Por: Romina Silva Espejo
Las belugas no son delfines, aunque su silueta pueda recordarlos. Ambos forman parte del grupo de los cetáceos, pero las belugas pertenecen a la familia Monodontidae, junto con los narvales, esos cetáceos famosos por su “colmillo” en espiral.
Estos bellos mamíferos marinos son fáciles de reconocer por su color blanco, sus ojos pequeños y la presencia de un “melón” en la cabeza, una estructura blanda y prominente que utilizan para emitir sonidos y comunicarse. A diferencia de la mayoría de las ballenas, las belugas tienen un cuello flexible, ya que sus vértebras cervicales no están fusionadas; esto les permite girar la cabeza con libertad y observar su entorno mientras nadan, dándoles esa expresión curiosa que tanto llama la atención. Además, su boca naturalmente curvada hacia arriba les da la apariencia de estar siempre sonriendo, lo que las hace aún más entrañables. Por si fuera poco, carecen de aleta dorsal, lo que se refleja en su nombre científico Delphinapterus leucas, que significa “el delfín blanco sin un ala”.
Aunque solemos asociarlas con el color blanco inmaculado, las belugas no nacen así: los recién nacidos son de color gris oscuro, que se va aclarando con el tiempo hasta volverse blanco puro cuando alcanzan la madurez, alrededor de los 5 a 12 años, dependiendo del sexo.
Para sobrevivir en las gélidas aguas del Ártico y subártico, cuentan con una gruesa capa de grasa corporal (llamada “grasa” o “blubber” en inglés) que actúa como aislante térmico y reserva de energía. Esta capa varía de grosor según la edad, la época del año e incluso el estado reproductivo de las hembras, y suele ser más gruesa en la parte trasera del cuerpo, lo que les ayuda a mantener el equilibrio y a flotar mejor. Además, tienen una relación superficie-volumen mucho menor que la de los animales terrestres (entre un 25 y un 50% menos), lo que les permite conservar mejor el calor.
Las belugas viven en aguas que pueden estar cubiertas de hielo gran parte del año y son muy fieles a sus áreas de distribución. Un ejemplo famoso es el de la Bahía de Hudson, en Canadá, donde cada verano, entre junio y septiembre, llegan más de 3,000 belugas. Allí se congregan en la desembocadura del río Churchill, donde el agua es más cálida y abundan los peces, una ventaja energética para las crías que nacen en la región.

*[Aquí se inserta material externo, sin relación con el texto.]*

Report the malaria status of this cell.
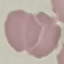

Uninfected.

Acquired by smartphone through the microscope eyepiece. Thin blood film. Cell patch, automatically extracted from a larger field of view and resized to 64 × 64 pixels. Giemsa stain.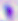

Summary:
  - Identification: Toxoplasma gondii
  - Magnification: 400x
  - Modality: photomicrograph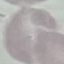
result = negative for malaria parasites
preparation = thin blood smear
image type = automatically extracted cell patch, resized to 64 × 64 pixels
capture = smartphone camera at the microscope eyepiece
stain = GiemsaAssess the morphology of the erythrocytes.
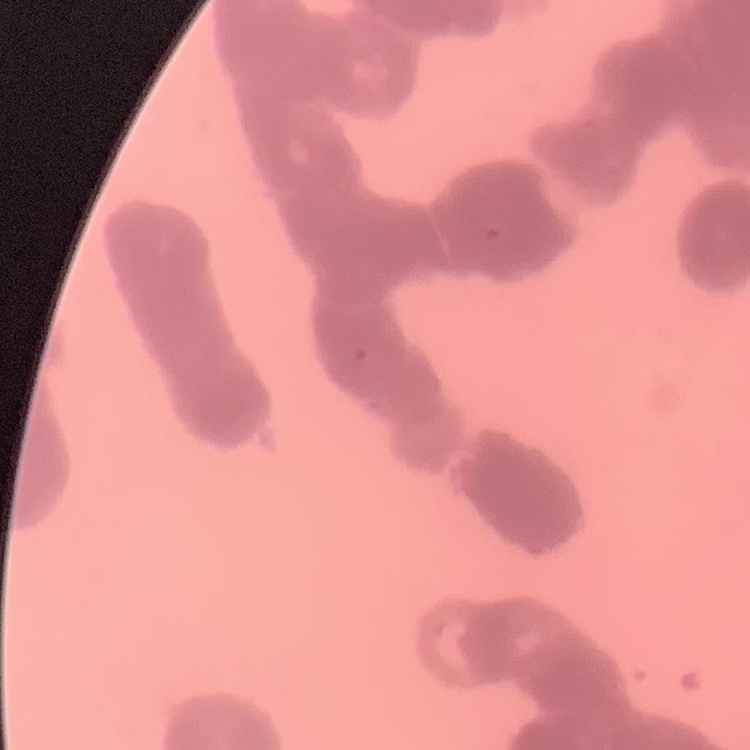
They show rouleaux formation.

Summary:
  - Image type: square crop of a larger photomicrograph
  - Stain: Field's or Giemsa
  - Preparation: thin peripheral smear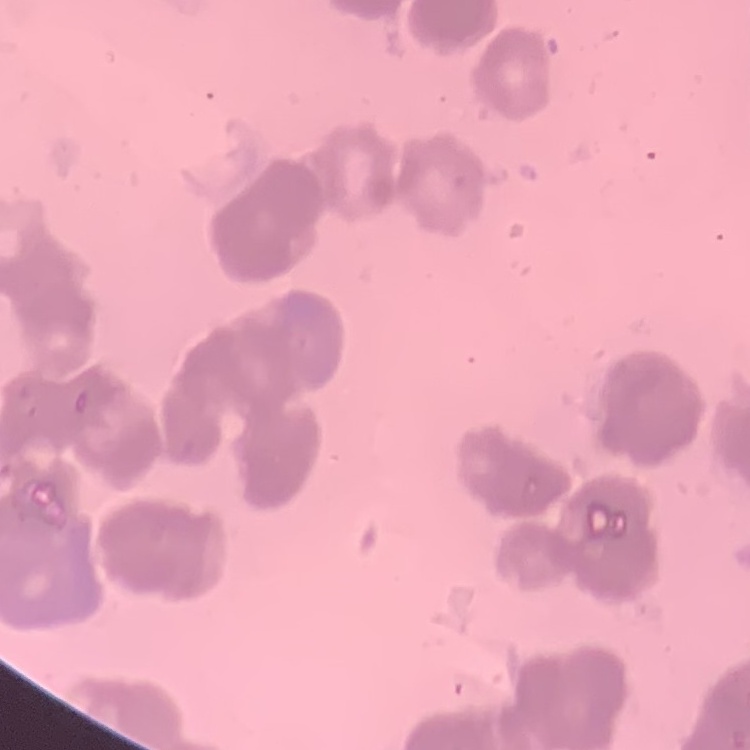

Summary:
  - Erythrocyte morphology: rouleaux formation
  - Image type: square crop of a larger photomicrograph
  - Stain: Field's or Giemsa
  - Preparation: thin blood film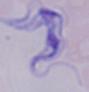

Summary:
  - Magnification: 1000x
  - Modality: micrograph
  - Identification: trypanosome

Curiosamente, las belugas son conocidas como los “canarios del mar” por su gran variedad de sonidos: silbidos, chasquidos y gorjeos que utilizan para comunicarse y orientarse. Su sociabilidad y su capacidad para “sonreír” han hecho que sean uno de los cetáceos más queridos y fascinantes para la ciencia y el público.
Aunque las belugas no habiten en México, su historia nos recuerda que los océanos están conectados y que lo que ocurre en el Ártico tiene repercusiones en todo el planeta. El deshielo, el ruido de los barcos y la contaminación amenazan su mundo silencioso y helado. Cuidarlas es también cuidar el equilibrio del clima y la vida marina que compartimos. Conocerlas y hablar de ellas es un primer paso para proteger estos paisajes lejanos, pero esenciales para todos.